La discusión sobre la calidad del agua potable volvió al centro de la escena en la provincia de Buenos Aires a partir de nuevos informes sobre la presencia de arsénico en varias localidades del interior. Lejos de ser un fenómeno reciente, se trata de un problema histórico en la región pampeana, pero que ahora, con mayor información disponible y estudios georreferenciados, empieza a ser percibido como lo que es: un riesgo sanitario crónico que no se ve, no tiene olor ni sabor, y solo se detecta en laboratorio.
En entrevista con El Living de NewsDigitales, el presidente del Consejo Profesional de Química de la provincia de Buenos Aires, Carlos Colángelo, recordó que el tema está regulado por el Código Alimentario Argentino, alineado a los estándares de la Organización Mundial de la Salud, que fija un límite de 10 partes por billón (10 µg/L) como concentración máxima de arsénico en el agua de consumo continuo. “Por debajo de ese valor, no debería haber incidencia sobre la salud; por encima, el consumo sostenido puede derivar en cuadros de hidroarsenicismo crónico”, explicó.
Colángelo subrayó que existe una amplia zona del país -la llamada región endémica mediterránea- que abarca provincias como Córdoba, La Pampa y parte de la provincia de Buenos Aires, donde el arsénico aparece por causas naturales en las napas subterráneas, y no por contaminación industrial. En ese marco, distintos estudios académicos vienen señalando desde hace décadas valores elevados en ciudades del interior bonaerense, con registros históricos que en algunos casos superan ampliamente el límite recomendado.

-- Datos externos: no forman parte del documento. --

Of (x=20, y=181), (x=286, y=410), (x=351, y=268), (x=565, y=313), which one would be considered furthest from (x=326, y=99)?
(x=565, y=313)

“Hay informes de la Universidad de La Plata que, entre fines de los 90 y principios de los 2000, ya mostraban niveles de entre 60 y 160 partes por billón en ciertas localidades. Cuando hoy vemos mediciones que hablan de más de 200 en algunos puntos, lo que aparece no es una sorpresa nueva, sino la continuidad de un problema que la sociedad arrastra hace más de cuarenta años”, apuntó.
El químico remarcó que la respuesta no puede quedar solo en la preocupación social, sino en políticas concretas: sistemas de abatimiento (como ósmosis inversa), mezclas controladas de agua tratada con agua de pozo para bajar concentraciones y, sobre todo, monitoreo público y transparente. “Lo más sano sería que los prestadores de agua muestren rutinariamente a los usuarios sus análisis, con resultados claros y comprensibles. El arsénico no se ve en el color ni en el olor del agua; el vecino tiene que poder confiar en lo que se distribuye, y esa confianza solo se construye con datos”, señaló.
Colángelo también puso el foco en una herramienta poco conocida: el Registro Único del Hidroarsenicismo Crónico Regional Endémico (RUA-ACRE), creado en 2018 y dependiente del Ministerio de Salud de la Nación. Ese registro debería concentrar la información sobre casos clínicos asociados al consumo de agua con altos niveles de arsénico y permitir un mapa sanitario más preciso. “Sería clave cotejar los datos de calidad de agua con los datos del RUA-ACRE. Si el registro no muestra un aumento significativo de casos, también ayuda a bajar niveles de alarma. Y si los muestra, indica dónde hay que actuar con más urgencia”, sostuvo.
La síntesis de su planteo es doble: por un lado, evitar el alarmismo sin sustento; por el otro, no minimizar un problema que tiene efectos a largo plazo sobre la piel, los pulmones y otros órganos. “La solución es técnica y política a la vez: análisis serios, controles sostenidos y comunicación clara. No se puede pedirle al usuario que adivine; el Estado y las empresas deben mostrar qué agua se está tomando en cada localidad”, concluyó.